4. SANAL VE ARTIRILMIŞ GERÇEKLİK
Benim favorim bu, çünkü deneyimin kıymeti çok büyük ama tek bir kişinin her şeyi deneyimlemesi için geçen süreye ömür dendiğine göre bir ömür kadar vakit harcamadan her ne kadar gerçeği kadar etkileyici olmayacaksa bile sanal da olsa deneyimleştirmeyi eğitim için kıymetli buluyorum. Bakın nasıl oluyor. Sanal gerçeklik (VR) ve artırılmış gerçeklik (AR), eğitim sistemlerinde giderek daha fazla önem kazanan iki genişletilmiş gerçeklik (XR) biçimidir. VR, kullanıcıların sanal bir dünyaya adım atmasına olanak tanır ve zamanda geri adım atmaktan ve tarihi kendi gözlerimizle deneyimlemekten onarım yapmak gibi zor ve tehlikeli görevler için eğitime kadar her şeyi yapmamıza izin veren çok sayıda ve artan sayıda “deneyim” vardır. 2023’te popülaritesi artacak diğer kullanım örnekleri arasında, uzaktan öğrenme ve sınıf etkinliklerinin daha sürükleyici ve deneyimsel bir ortamda sunulmasına olanak tanıyan sanal sınıflar yer alıyor. Sağlık eğitiminde VR, hemşirelik öğrencilerine acil bakım sunmayı deneyimlemekten doktorları ameliyat yapma konusunda eğitmeye kadar her şey için kullanılıyor. Artırılmış gerçeklik hâlâ bir cihaz (örneğin, bir telefon, masa veya kulaklık) gerektirir, ancak bilgisayar tarafından oluşturulan görüntüleri kullanıcının gerçekte gördüklerinin üzerine bindirmeyi içerdiğinden VR’den farklıdır. Buradaki avantaj, gerçek zamanlı bilgi sunabilmesidir - örneğin, bir imalat ortamındaki bir stajyeri bir makine parçasının tehlikeli olabileceği konusunda uyarmak. Bu, kulaklıktaki kameralar tarafından yakalanan görüntüleri analiz eden bilgisayarla görme algoritmaları sayesinde mümkündür. Okullarda, bir akıllı telefon kamerasından bakıldığında “canlanan” resimler ve modeller içeren AR ders kitapları, öğrencilerin antik Roma mimarisinden iç işleyişlerine kadar her şeye daha yakından, daha derinlemesine bakmalarını sağlıyor. Tarihsel veya bilimsel açıdan ilgi çekici müzeler ve alanlar da daha kapsamlı eğitim fırsatları yaratmak için çevrelerine ve sergilerine giderek daha fazla artırılmış gerçeklik ekliyor.

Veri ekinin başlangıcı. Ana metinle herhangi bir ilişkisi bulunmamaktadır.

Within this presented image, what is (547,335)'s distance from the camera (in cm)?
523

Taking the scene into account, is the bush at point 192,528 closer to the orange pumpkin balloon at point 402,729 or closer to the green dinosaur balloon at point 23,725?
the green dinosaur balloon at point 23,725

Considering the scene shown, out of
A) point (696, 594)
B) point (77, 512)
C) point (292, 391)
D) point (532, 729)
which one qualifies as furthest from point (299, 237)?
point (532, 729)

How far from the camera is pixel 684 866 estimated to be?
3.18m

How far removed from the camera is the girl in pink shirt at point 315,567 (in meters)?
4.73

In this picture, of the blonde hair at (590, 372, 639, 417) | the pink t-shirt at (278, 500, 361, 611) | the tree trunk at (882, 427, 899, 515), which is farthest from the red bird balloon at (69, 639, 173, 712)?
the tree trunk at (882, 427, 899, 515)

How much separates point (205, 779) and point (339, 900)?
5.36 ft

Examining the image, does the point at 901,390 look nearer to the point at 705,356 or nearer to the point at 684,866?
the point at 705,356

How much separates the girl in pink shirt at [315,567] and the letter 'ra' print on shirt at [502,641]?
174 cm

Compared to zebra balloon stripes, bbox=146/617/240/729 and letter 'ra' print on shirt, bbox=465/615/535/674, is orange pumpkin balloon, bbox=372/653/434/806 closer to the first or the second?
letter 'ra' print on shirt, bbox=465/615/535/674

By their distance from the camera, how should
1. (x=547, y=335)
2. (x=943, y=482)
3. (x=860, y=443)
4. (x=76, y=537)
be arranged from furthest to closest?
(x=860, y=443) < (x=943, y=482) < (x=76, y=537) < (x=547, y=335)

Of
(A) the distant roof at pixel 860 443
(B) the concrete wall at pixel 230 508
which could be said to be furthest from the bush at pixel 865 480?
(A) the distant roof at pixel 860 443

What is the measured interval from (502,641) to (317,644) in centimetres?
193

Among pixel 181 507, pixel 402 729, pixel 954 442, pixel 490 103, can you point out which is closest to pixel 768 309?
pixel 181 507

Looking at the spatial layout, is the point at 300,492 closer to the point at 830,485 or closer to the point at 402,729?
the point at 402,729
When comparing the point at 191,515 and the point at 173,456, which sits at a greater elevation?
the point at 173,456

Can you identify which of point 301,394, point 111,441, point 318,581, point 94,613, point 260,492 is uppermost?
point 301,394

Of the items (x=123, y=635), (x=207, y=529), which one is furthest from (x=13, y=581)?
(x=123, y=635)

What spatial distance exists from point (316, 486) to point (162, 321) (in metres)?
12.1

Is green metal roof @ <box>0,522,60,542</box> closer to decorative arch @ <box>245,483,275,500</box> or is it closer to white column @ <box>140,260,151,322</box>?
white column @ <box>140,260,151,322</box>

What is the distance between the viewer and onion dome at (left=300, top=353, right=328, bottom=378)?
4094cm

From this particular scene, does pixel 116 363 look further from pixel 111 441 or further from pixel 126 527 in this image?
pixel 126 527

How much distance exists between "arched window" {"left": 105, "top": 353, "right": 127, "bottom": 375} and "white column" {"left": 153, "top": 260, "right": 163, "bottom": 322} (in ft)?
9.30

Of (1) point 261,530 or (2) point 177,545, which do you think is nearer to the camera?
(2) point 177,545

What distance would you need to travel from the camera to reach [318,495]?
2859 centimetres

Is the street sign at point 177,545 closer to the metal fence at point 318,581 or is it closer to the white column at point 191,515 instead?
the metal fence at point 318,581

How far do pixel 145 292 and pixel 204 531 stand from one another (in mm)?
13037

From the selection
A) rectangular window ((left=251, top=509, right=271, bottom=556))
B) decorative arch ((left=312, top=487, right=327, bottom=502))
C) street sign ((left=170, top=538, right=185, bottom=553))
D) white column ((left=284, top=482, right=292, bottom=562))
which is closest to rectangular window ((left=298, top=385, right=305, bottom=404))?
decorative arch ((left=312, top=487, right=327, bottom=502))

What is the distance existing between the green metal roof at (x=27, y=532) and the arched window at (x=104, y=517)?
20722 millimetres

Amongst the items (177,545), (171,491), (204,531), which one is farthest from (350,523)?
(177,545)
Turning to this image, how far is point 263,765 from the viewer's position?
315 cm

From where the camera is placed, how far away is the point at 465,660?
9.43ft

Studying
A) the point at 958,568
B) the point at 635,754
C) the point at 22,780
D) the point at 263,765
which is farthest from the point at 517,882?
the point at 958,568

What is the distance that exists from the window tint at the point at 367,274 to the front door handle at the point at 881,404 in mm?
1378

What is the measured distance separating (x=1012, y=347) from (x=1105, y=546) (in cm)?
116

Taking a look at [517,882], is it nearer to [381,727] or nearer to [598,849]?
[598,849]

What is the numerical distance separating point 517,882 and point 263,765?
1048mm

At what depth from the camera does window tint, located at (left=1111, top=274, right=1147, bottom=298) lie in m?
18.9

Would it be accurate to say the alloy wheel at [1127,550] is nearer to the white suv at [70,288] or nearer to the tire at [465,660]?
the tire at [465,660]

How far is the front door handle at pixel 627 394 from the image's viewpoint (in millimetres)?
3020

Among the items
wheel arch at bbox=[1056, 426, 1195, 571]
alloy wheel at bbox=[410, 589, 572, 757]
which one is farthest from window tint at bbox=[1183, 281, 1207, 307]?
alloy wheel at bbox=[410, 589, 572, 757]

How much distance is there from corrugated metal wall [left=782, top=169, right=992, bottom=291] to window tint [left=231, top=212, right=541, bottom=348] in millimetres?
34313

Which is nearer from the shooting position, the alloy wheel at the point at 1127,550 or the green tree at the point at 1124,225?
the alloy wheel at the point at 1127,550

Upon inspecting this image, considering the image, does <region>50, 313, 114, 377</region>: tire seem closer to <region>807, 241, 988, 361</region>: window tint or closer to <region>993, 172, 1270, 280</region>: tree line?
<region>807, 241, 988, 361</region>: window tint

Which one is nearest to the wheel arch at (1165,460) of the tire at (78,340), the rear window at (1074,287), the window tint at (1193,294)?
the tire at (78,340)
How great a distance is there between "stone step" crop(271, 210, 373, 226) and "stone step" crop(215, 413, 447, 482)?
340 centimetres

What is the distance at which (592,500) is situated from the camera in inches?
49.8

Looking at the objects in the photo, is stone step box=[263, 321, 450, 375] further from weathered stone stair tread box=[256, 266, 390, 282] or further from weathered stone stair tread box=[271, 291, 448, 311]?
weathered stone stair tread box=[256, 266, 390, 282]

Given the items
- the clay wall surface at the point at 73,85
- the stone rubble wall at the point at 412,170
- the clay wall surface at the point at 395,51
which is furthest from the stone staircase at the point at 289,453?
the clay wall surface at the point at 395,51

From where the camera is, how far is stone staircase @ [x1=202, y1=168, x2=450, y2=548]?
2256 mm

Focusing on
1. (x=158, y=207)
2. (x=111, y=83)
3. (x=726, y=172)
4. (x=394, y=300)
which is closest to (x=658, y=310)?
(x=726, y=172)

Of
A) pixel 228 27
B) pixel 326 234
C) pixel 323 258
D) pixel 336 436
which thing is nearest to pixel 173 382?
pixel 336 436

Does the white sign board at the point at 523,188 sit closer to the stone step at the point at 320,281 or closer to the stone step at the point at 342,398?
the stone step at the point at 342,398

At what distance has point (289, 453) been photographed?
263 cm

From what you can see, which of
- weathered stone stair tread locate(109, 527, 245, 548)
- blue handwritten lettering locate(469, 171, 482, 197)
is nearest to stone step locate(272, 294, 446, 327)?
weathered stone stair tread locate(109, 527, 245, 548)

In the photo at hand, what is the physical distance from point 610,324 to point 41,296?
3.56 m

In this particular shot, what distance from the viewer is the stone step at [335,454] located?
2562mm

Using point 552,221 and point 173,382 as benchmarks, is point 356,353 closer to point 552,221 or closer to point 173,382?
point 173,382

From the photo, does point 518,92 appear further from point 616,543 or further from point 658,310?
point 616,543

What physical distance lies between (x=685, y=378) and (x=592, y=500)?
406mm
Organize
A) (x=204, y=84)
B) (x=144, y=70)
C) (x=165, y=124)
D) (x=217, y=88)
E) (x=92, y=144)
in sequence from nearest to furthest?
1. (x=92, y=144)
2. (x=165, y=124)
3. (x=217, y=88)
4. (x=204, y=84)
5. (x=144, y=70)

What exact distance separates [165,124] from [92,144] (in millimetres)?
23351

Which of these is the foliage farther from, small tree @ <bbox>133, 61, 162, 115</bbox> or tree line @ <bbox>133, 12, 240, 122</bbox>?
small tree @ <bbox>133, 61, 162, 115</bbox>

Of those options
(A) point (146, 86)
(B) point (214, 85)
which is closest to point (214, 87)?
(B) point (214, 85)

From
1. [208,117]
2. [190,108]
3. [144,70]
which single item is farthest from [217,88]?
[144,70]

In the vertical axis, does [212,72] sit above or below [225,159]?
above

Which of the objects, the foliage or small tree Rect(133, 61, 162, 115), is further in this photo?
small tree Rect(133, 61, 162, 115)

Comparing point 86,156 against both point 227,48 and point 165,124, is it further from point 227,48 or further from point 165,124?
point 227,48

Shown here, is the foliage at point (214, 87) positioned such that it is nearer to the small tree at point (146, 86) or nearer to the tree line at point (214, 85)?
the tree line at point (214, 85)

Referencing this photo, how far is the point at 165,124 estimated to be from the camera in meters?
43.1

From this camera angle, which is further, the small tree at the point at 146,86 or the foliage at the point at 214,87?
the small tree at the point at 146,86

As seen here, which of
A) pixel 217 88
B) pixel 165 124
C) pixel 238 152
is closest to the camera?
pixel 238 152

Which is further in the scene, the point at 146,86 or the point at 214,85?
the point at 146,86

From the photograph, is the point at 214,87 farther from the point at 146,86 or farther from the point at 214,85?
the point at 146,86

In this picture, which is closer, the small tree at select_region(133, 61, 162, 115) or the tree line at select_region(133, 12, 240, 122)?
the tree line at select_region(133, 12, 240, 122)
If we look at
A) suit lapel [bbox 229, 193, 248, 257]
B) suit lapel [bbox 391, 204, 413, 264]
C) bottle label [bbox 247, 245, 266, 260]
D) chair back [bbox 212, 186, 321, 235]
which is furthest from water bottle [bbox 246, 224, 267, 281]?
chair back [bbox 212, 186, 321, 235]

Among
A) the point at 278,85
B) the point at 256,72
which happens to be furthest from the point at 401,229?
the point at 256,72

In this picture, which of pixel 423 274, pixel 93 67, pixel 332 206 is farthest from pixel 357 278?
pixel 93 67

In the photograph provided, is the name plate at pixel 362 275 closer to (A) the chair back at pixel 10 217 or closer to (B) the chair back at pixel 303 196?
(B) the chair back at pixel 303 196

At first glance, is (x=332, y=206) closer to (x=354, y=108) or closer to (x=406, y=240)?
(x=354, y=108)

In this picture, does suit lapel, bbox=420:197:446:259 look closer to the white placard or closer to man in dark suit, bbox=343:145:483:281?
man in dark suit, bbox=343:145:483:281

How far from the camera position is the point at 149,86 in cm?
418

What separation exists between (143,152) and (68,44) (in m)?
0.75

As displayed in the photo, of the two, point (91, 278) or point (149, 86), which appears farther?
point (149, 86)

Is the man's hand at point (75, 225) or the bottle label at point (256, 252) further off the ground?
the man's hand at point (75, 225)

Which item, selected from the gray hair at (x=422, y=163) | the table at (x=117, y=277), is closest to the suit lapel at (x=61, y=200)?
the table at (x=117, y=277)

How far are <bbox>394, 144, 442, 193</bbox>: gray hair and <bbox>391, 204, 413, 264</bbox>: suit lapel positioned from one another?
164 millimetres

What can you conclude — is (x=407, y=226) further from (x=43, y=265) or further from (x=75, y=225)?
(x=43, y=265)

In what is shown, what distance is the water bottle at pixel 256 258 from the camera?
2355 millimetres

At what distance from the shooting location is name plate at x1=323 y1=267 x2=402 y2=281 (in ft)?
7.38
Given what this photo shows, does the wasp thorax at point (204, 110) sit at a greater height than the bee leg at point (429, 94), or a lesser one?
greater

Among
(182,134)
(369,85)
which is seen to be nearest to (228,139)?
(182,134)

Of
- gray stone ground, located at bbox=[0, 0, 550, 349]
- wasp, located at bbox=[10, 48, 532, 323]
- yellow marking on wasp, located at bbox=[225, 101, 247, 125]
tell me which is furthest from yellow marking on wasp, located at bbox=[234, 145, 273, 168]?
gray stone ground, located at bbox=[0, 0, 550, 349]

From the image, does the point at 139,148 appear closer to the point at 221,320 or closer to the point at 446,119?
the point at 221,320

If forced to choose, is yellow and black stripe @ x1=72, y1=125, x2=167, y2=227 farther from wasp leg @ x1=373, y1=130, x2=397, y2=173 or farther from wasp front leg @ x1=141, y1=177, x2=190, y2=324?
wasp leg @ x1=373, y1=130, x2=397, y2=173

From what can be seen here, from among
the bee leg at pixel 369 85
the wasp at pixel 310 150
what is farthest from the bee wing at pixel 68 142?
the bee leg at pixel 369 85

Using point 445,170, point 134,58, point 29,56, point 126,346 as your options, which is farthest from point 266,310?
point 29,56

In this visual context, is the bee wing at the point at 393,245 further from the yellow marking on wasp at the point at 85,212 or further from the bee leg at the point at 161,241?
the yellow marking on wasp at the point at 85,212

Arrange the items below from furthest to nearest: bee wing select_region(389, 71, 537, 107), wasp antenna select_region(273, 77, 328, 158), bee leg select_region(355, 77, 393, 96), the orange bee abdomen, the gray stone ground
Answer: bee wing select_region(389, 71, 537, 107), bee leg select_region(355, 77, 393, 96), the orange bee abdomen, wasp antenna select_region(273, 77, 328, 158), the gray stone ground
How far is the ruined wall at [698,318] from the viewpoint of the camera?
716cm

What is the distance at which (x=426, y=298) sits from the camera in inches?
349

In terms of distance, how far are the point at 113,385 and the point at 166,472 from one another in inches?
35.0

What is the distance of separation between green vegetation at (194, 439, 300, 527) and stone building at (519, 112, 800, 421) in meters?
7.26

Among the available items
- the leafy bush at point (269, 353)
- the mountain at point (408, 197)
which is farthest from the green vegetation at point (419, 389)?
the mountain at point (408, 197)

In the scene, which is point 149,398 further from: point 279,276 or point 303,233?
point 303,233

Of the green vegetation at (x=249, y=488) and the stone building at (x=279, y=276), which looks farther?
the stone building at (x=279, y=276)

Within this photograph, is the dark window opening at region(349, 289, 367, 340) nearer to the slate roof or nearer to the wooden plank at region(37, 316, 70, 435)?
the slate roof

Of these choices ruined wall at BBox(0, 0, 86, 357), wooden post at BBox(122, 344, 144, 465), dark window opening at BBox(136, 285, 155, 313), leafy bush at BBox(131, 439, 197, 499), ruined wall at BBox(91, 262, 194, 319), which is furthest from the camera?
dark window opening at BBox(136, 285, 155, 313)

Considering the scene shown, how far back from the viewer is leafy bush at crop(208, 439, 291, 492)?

5. SOYUT BECERİLER VE STEM
Soyut beceriler arasında iletişim becerileri, takım çalışması, yaratıcı düşünme, kişiler arası problem çözme, ilişki yönetimi ve çatışma çözme yer alır. Başka bir deyişle, yakın zamanda makineler tarafından çoğaltılması pek mümkün olmayan insan becerileridir. Yapay zekânın rutin ve sıradan teknik sorumluluklarımızın çoğunu üstlendiği bir dünyada giderek daha önemli hale gelecekler. Bu, bu becerilerin, işverenler ve endüstri tarafından daha fazla değer kazandıkça, teknik eğitimin bir parçası olarak giderek daha fazla öğretileceği anlamına gelir. İK uzmanlarına göre, sosyal beceriler şirket başarısı için giderek daha önemli hale geliyor, ancak ölçülmesi ve değerlendirilmesi matematik, mühendislik ve bilgisayar programlama gibi “zor beceriler”den çok daha zor.
2023’te STEM eğitiminin bu hayati becerilere artan bir vurgu yaptığını ve bu alandaki kurumsal yetenekleri ölçme ve değerlendirme söz konusu olduğunda artan çabaları göreceğiz.
GÜNÜN SÖZÜ: “Eğitimin asıl büyük amacı bilgilenmek değil eyleme geçmektir.”
(Herbert Spencer)
EĞİTİMDEN, BİLİMDEN, BAŞÖĞRETMEN’İN İZİNDEN AYRILMADIĞINIZ AYDINLIK GÜNLERİNİZ OLSUN.